UTS 142.13 Accounting and Financial Reporting for Intangible Assets

Intangible assets created by a company do not appear on the balance sheet and have no recorded book value. An intangible asset can be considered indefinite or definite, like a legal agreement or contract. These agreements can prove to be an extremely valuable intangible asset – particular in markets whereby the employee can take the firm’s clients with them.

  • Unidentifiable intangible assets include reputation, client relationships, goodwill, and brand recognition.
  • Stock markets give indirectly an estimate of a corporation’s intangible asset value.
  • Assets that do not have an easily determined monetary value such as brand loyalty or intellectual property rights.
  • An intangible asset is a right or non-physical resource of a company.
  • For example, a company that sells software to a buyer is considered a service company.

Learn the definition of intangible assets and understand their different types. For example, Meta couldn’t list the Like button on its balance sheet because it’s an intangible asset it developed in-house. It could, however, theoretically list the “double tap” feature on Instagram, since it’s intellectual property it acquired when it bought Instagram—that is, it has a market value.

intangible assets

Amortization means dividing the cost of the asset according to how much it was used in each accounting period. Assets normally appear on a company’s balance sheet, a common financial statement generated in accounting software. But, intangible assets don’t always appear on balance sheets, according to Accounting Tools. When intangible assets have been recorded in a firm’s accounting records, they are then aggregated into the fixed assets line item on its balance sheet. Alternatively, they may be listed as a separate line item on the balance sheet.

Is a haircut intangible?

A service is an action that provides a buyer with an intangible benefit. A haircut is a service. When you purchase a haircut, it's not something you can hold, give to another person, or resell. “Pure” services are offerings that don't have any tangible characteristics associated with them.

If the firm makes $10 million from the patent, then it could be concluded that it is worth that much. The capitalized value of internally-generated computer software includes the direct costs incurred during the application development stage. These direct costs include direct labor comprised of wages and benefits. Physical hardware is capitalized separately according to capital asset guidelines.


Dr. Loy has a Ph.D. in Resource Economics; master’s degrees in economics, human resources, and safety; and has taught masters and doctorate level courses in statistics, research methods, economics, and management. Preliminary Project Stage – conceptual formulation and evaluation of alternatives, determination of the existence of technology, and selection of alternatives for the development of the software .
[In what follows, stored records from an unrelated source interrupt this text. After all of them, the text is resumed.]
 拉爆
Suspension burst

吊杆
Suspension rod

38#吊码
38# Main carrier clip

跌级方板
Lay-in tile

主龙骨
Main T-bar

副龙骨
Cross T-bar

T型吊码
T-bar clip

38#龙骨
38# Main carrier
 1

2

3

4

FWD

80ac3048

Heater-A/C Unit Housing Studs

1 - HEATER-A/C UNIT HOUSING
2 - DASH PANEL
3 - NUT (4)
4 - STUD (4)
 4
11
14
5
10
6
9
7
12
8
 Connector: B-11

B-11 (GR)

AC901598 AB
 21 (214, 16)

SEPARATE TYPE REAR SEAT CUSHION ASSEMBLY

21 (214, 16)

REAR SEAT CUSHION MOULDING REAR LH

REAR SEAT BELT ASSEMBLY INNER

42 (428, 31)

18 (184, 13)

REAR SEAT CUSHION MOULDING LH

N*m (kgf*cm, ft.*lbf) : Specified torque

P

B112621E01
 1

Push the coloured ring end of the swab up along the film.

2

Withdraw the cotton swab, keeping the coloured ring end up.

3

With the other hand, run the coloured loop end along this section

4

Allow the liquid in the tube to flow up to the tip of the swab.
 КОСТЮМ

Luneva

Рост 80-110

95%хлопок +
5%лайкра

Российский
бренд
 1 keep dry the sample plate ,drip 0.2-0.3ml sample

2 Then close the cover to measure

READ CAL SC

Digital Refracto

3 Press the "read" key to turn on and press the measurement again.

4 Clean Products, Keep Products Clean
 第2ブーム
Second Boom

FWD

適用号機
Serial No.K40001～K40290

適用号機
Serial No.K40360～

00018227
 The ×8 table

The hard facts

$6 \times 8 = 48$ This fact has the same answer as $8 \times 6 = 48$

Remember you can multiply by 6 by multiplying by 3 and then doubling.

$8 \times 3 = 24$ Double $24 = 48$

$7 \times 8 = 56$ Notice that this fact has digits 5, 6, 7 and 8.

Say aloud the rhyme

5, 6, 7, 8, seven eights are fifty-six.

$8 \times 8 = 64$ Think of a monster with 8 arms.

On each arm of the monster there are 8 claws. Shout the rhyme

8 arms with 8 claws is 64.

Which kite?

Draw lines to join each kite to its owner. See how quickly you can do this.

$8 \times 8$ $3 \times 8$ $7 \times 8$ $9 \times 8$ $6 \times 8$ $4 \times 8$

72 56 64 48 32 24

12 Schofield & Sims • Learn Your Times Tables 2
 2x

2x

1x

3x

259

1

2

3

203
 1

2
In other words, figure out the value of your net tangible assets by subtracting your assets from your liabilities, then subtracting that number from the market value of your business. In short, a calculation is made regarding how much the brand is worth as an intangible asset. The lack of physical substance would therefore seem to be a defining characteristic of an intangible asset. What this essentially means is the difference represents how much the buyer is willing to pay for the business as a whole, over and above the value of its individual assets alone. For example, if XYZ Company paid $50 million to acquire a sporting goods business and $10 million was the value of its assets net of liabilities, then $40 million would be goodwill.